After raising $440,000 selling NFTs on Binance, the Hermitage is now curious if NFTs are about the art, or rather just the money.
The Russian State Hermitage Museum continues diving in the nonfungible tokens (NFTs) industry by debuting its first fully-virtual exhibition of digital art.
Shortly after raising over $400,000 via its first NFT auction on Binance in September, the Hermitage is now hosting a free exhibition of NFT artworks existing exclusively in the virtual space, the so-called “celestial hermitage,” or the museum’s digital avatar.
Launched on Nov. 10, the Hermitage’s exhibition is called the “Invisible Aether” and is based on the concept of metaverse, allowing users to create digital avatars and surf across the virtual site using PCs, smartphones, virtual reality glasses and other devices. The virtual site mimics the interiors of the local landmark Old Saint Petersburg Stock Exchange, but the actual exhibition has nothing to do with trading, according to a senior curator of the project.
“The exhibition’s artworks are not for sale. We avoid all topics related to the price of these pieces in order to focus on showing what digital art really is, because the cost of art is secondary to its value,” Hermitage’s director of contemporary art, Dimitri Ozerkov, told Cointelegraph.
Ozerkov noted that Hermitage will return all of the artworks to its original owners including artists and collectors right after the exhibition ends on Dec. 10. “Further events are outside the remit of the museum,” he added.
At a press conference on Thursday, Ozerkov emphasized that Hermitage has “no financial interest” in conducting the free exhibition, noting that the museum is striving to find out the real value of NFTs. “We want to see what’s left of the NFT if you take away the money aspect,” he said.

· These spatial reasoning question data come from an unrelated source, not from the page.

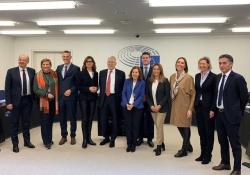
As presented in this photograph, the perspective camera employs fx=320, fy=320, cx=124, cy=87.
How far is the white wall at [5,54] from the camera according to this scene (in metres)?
9.88

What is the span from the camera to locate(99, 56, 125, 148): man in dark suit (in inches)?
204

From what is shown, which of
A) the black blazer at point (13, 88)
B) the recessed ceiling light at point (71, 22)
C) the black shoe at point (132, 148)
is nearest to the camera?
the black blazer at point (13, 88)

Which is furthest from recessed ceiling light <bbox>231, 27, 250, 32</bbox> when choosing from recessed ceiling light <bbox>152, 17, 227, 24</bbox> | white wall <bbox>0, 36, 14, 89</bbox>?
white wall <bbox>0, 36, 14, 89</bbox>

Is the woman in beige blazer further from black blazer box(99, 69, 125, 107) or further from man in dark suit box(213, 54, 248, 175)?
black blazer box(99, 69, 125, 107)

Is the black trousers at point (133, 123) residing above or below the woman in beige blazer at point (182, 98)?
below

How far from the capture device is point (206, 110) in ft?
13.7

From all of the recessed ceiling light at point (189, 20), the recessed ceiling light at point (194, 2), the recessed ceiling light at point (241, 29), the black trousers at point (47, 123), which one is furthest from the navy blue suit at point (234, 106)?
the recessed ceiling light at point (241, 29)

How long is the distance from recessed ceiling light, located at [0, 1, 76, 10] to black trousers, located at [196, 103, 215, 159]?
8.80 ft

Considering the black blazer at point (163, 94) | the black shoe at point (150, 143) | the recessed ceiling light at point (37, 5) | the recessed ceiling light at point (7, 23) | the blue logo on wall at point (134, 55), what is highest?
the recessed ceiling light at point (7, 23)

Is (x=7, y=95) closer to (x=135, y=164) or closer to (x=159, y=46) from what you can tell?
(x=135, y=164)

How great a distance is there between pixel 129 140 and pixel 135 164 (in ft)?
2.37

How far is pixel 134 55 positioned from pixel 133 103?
495 cm

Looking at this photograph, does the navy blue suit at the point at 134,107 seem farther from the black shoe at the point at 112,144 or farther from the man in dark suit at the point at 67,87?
the man in dark suit at the point at 67,87

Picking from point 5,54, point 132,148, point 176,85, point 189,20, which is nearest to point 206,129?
point 176,85
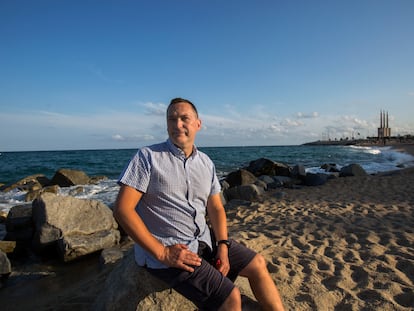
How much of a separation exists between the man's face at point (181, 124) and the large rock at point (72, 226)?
4133 mm

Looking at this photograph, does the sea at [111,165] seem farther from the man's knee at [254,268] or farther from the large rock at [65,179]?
the man's knee at [254,268]

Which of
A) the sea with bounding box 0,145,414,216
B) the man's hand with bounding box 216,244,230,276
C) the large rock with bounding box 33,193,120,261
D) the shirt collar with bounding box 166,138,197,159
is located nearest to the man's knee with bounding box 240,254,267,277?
the man's hand with bounding box 216,244,230,276

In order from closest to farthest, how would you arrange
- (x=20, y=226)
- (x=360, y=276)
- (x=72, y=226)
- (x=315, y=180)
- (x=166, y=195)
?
Answer: 1. (x=166, y=195)
2. (x=360, y=276)
3. (x=72, y=226)
4. (x=20, y=226)
5. (x=315, y=180)

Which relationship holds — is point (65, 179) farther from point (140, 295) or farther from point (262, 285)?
point (262, 285)

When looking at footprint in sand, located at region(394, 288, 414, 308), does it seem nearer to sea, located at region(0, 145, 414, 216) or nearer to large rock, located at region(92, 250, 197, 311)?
large rock, located at region(92, 250, 197, 311)

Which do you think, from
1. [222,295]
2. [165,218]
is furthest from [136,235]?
[222,295]

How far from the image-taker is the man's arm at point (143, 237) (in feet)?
6.61

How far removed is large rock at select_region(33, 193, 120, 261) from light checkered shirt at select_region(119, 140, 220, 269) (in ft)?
12.0

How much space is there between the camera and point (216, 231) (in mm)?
2664

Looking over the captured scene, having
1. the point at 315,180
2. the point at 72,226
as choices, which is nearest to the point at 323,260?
the point at 72,226

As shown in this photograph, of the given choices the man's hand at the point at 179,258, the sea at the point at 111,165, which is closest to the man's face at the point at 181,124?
the man's hand at the point at 179,258

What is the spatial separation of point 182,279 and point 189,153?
3.46ft

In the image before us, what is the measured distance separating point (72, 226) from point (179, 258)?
15.4ft

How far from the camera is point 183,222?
90.3 inches
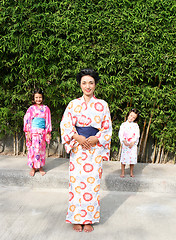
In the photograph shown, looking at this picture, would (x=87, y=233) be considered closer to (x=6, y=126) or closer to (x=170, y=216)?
(x=170, y=216)

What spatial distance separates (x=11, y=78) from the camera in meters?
4.53

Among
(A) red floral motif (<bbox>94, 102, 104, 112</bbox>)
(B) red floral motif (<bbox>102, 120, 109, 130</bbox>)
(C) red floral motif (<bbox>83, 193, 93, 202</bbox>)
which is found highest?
(A) red floral motif (<bbox>94, 102, 104, 112</bbox>)

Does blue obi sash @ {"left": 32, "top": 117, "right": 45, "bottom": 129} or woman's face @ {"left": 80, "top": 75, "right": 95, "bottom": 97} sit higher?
woman's face @ {"left": 80, "top": 75, "right": 95, "bottom": 97}

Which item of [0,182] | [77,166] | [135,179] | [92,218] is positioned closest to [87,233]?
[92,218]

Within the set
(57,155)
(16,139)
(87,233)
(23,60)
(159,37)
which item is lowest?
(87,233)

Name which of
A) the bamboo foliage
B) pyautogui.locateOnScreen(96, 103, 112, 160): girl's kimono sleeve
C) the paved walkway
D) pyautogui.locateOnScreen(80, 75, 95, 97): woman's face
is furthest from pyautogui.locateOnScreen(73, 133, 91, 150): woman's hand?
the bamboo foliage

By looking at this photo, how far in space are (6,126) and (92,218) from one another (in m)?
2.78

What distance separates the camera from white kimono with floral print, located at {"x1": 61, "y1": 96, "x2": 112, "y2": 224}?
264cm

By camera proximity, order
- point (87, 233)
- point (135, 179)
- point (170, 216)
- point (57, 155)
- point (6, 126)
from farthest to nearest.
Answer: point (57, 155) < point (6, 126) < point (135, 179) < point (170, 216) < point (87, 233)

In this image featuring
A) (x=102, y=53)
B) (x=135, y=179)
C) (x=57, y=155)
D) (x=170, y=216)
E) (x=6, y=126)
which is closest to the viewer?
(x=170, y=216)

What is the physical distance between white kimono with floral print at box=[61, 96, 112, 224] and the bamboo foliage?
1.75 m

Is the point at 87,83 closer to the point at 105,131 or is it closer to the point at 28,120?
the point at 105,131

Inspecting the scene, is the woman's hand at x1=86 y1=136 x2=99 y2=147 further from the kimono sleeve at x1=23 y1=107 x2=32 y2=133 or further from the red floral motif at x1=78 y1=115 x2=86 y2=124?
the kimono sleeve at x1=23 y1=107 x2=32 y2=133

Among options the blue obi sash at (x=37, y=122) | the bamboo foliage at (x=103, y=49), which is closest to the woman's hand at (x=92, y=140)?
the blue obi sash at (x=37, y=122)
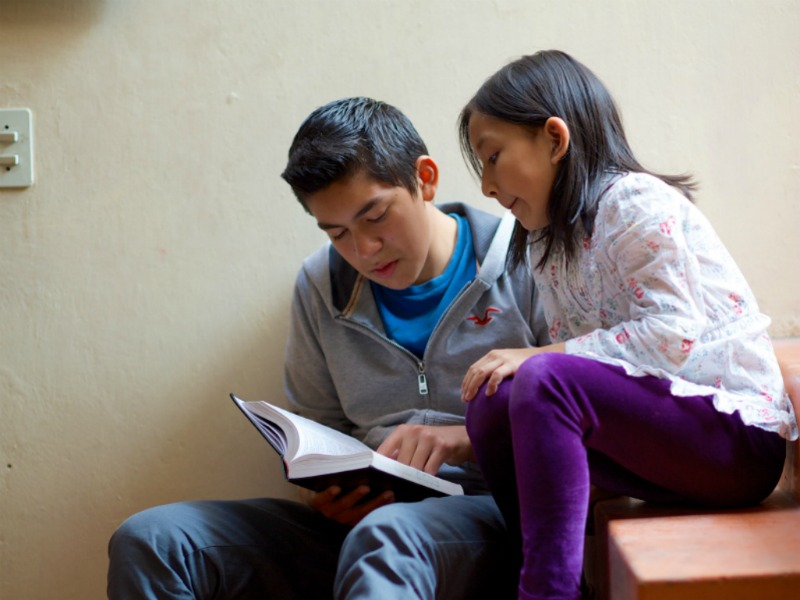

The selection of artists and works for the “Invisible Aether” exhibition was made by two curators including Ozerkov and Anastasia Garnova, a member of the Hermitage contemporary art division.
“We believe that selection by curators is crucial for a museum exhibition, as it makes it more integral in terms of topics and chapters. The selection principle is based on the artworks’ importance for understanding the essence of the NFT,” Garnova told Cointelegraph. “Artists were not able to apply for participation in the exhibition,” she added.
The full list of artworks is available on the official website of the exhibition, featuring a total of 37 pieces including Schrödinger’s Cat by CryptoKitties, a popular blockchain game built by Canadian studio Dapper Labs on the Ethereum network. The list also includes an artwork by Saint Petersburg-based artist known as Darkzuu.
The exhibition also stars NFT platforms and major industry players like Snark.art, Masters digital, The Art Exchange, Rarible, Superrare, KnownOrigin, ArtBlocks, Alterhen.art, and OpenSea.